## Work required:
Write out the material again, requests included, from the line that contains "the greater height?" up to and including the last line. Move every coordinate in the answers up by 21.

## Stored data:
━━━━━━

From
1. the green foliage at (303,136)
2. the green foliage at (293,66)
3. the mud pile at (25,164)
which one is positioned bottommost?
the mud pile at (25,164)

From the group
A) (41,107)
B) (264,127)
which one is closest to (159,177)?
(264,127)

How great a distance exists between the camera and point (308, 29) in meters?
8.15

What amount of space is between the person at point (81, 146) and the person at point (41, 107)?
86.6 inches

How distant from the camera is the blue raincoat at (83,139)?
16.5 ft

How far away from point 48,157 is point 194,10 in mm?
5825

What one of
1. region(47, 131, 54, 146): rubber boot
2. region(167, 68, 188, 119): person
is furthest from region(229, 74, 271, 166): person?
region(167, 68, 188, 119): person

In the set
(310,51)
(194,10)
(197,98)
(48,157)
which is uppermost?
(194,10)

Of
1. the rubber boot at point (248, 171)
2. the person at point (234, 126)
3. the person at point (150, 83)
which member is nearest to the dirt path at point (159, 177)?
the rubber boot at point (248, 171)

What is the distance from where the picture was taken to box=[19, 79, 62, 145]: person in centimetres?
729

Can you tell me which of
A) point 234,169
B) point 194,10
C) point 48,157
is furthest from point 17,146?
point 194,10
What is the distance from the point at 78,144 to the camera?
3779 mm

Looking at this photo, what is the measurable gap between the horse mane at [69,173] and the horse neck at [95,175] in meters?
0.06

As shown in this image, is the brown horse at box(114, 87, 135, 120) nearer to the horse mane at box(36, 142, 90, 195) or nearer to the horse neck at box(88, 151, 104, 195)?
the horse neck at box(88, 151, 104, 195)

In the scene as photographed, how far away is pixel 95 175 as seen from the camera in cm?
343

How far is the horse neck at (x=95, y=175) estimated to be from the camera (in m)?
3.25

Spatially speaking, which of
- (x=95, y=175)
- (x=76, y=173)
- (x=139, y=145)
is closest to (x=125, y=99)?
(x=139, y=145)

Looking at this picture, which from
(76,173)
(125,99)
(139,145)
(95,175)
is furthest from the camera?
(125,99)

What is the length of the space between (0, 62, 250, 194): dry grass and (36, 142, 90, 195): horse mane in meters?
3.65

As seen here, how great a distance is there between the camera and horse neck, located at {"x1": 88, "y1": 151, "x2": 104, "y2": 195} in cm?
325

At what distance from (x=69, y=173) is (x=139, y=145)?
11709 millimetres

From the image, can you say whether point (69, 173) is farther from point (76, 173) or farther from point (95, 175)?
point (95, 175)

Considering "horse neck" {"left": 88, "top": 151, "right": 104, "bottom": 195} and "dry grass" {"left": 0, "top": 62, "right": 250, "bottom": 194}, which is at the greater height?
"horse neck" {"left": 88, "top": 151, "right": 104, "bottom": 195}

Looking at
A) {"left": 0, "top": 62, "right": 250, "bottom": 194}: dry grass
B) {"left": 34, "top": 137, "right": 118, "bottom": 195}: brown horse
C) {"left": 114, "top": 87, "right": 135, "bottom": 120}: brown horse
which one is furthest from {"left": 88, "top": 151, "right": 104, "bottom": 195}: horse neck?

━━━━━━

## Written answer:
Considering "horse neck" {"left": 88, "top": 151, "right": 104, "bottom": 195} and "dry grass" {"left": 0, "top": 62, "right": 250, "bottom": 194}, which is at the greater height?
"horse neck" {"left": 109, "top": 172, "right": 125, "bottom": 216}

Looking at
A) {"left": 0, "top": 62, "right": 250, "bottom": 194}: dry grass
B) {"left": 34, "top": 137, "right": 118, "bottom": 195}: brown horse
C) {"left": 114, "top": 87, "right": 135, "bottom": 120}: brown horse
which one is furthest from {"left": 88, "top": 151, "right": 104, "bottom": 195}: horse neck?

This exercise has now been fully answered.